The Ebola outbreak underscored just how far WHO member states are from following through on these commitments—and how little leverage the organization has to ensure that they fulfil their obligations. There is no real accountability. Rather, national governments simply self-assess their own progress toward implementation. The results have been predictable. The initial June 2012 deadline for states to come into full compliance with the IHR has since been extended twice. And a quarter of all countries have failed entirely to report their progress to the WHO
WHO member states have violated the IHR in more blatant ways, too. The regulations insist that any national steps to contain the cross-border spread of disease must be “commensurate with and restricted to public health risks, and… avoid unnecessary interference with international traffic and trade.” In the panic of the Ebola outbreak, however, many countries imposed travel and trade restrictions that lacked any basis in science or endorsement by the WHO. Beyond being ineffective, even counterproductive, in combatting epidemics, such steps create a disincentive for affected states to declare public health emergencies in the first place, since doing so could result in an economically devastating quarantine of their countries. In the case of Ebola, alarmist foreign responses accentuated the plight of Liberia, Sierra Leone, and Guinea, whose economies are in shambles.

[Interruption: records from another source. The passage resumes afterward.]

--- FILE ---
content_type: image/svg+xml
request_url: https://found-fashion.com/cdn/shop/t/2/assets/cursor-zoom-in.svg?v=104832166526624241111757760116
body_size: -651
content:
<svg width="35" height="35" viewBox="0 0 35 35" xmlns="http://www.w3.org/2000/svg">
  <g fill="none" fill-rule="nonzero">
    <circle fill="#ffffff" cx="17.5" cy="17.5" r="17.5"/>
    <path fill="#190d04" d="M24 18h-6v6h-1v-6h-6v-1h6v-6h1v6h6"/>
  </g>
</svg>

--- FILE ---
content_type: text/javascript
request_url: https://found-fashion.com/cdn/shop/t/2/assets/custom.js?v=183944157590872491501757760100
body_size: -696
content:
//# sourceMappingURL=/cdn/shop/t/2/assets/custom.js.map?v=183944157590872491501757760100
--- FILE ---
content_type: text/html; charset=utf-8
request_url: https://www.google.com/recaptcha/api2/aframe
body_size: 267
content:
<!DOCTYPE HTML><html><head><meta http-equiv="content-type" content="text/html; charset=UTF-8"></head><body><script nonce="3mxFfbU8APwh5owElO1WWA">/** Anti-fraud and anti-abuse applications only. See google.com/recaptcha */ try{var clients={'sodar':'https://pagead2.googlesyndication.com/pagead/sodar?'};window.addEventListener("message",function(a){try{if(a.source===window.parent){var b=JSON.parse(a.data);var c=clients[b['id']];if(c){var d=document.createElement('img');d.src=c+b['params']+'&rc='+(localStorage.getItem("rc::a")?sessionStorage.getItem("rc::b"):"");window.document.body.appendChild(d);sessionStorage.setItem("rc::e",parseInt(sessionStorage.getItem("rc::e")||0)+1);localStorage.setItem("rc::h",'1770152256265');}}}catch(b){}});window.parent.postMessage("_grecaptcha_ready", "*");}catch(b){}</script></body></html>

The Geneva meetings of the WHA offer WHO a last opportunity to reassert its former primacy as the lead agency for global health security. During the assembly, WHO member states are expected to endorse the creation of the proposed contingency fund and global health emergency workforce. This constitutes progress, to be sure. But these new initiatives do not begin to address the flaws of the IHR, to say nothing of boosting long-term investment in the public health infrastructure of low- and middle-income countries. Meaningful reform will require the WHO to show that it is capable of strengthening the accountability of its own regional and country offices to WHO headquarters in Geneva, developing stronger relationships with nongovernmental organizations and the private sector, and redoubling investment in outbreak surveillance and response units. But the onus of reform also lies equally with member states, which will have to make tough decisions about whether the WHO should be granted the power to impose sanctions on states that flout their responsibilities under the IHR, including by imposing unnecessary travel and trade restrictions.